** Data extract **
........

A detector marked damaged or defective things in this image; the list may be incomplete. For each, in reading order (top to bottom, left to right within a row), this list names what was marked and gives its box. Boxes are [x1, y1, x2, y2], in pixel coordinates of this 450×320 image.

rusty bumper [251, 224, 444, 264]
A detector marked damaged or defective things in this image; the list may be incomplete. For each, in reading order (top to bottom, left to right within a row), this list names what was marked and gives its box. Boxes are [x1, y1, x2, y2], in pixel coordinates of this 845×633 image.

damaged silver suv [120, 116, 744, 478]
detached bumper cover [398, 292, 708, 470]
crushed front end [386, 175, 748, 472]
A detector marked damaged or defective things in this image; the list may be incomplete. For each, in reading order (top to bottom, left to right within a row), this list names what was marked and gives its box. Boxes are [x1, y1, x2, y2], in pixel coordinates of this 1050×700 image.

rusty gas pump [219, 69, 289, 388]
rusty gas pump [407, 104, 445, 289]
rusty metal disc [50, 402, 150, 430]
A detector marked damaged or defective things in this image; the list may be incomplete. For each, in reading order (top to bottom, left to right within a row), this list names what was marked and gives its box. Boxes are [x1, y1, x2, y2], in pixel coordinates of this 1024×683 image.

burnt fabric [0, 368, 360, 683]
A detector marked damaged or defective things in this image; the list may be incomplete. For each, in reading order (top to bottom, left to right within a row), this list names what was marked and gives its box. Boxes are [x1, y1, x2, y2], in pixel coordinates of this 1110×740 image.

........

** Work to be completed **
Copy the listing above, swapping every "detector" for "classifier" and leaving all other text unchanged.

** Response to the exercise **
A classifier marked damaged or defective things in this image; the list may be incomplete. For each, in reading order (top to bottom, left to right within a row), this list names what was marked and gives its box. Boxes are [x1, y1, x2, y2], in pixel coordinates of this 450×320 image.

rusty bumper [251, 224, 444, 264]
A classifier marked damaged or defective things in this image; the list may be incomplete. For each, in reading order (top to bottom, left to right within a row), this list names what was marked and gives its box. Boxes are [x1, y1, x2, y2], in pixel coordinates of this 845×633 image.

damaged silver suv [120, 116, 744, 478]
detached bumper cover [398, 292, 708, 470]
crushed front end [386, 175, 748, 472]
A classifier marked damaged or defective things in this image; the list may be incomplete. For each, in reading order (top to bottom, left to right within a row), this list names what was marked and gives its box. Boxes are [x1, y1, x2, y2], in pixel coordinates of this 1050×700 image.

rusty gas pump [219, 69, 289, 388]
rusty gas pump [407, 104, 445, 289]
rusty metal disc [50, 402, 150, 430]
A classifier marked damaged or defective things in this image; the list may be incomplete. For each, in reading order (top to bottom, left to right within a row), this list names what was marked and gives its box. Boxes are [x1, y1, x2, y2], in pixel coordinates of this 1024×683 image.

burnt fabric [0, 368, 360, 683]
A classifier marked damaged or defective things in this image; the list may be incomplete. For each, in reading order (top to bottom, left to right within a row), this list names what was marked and gives its box. Boxes are [x1, y1, x2, y2], in pixel coordinates of this 1110×740 image.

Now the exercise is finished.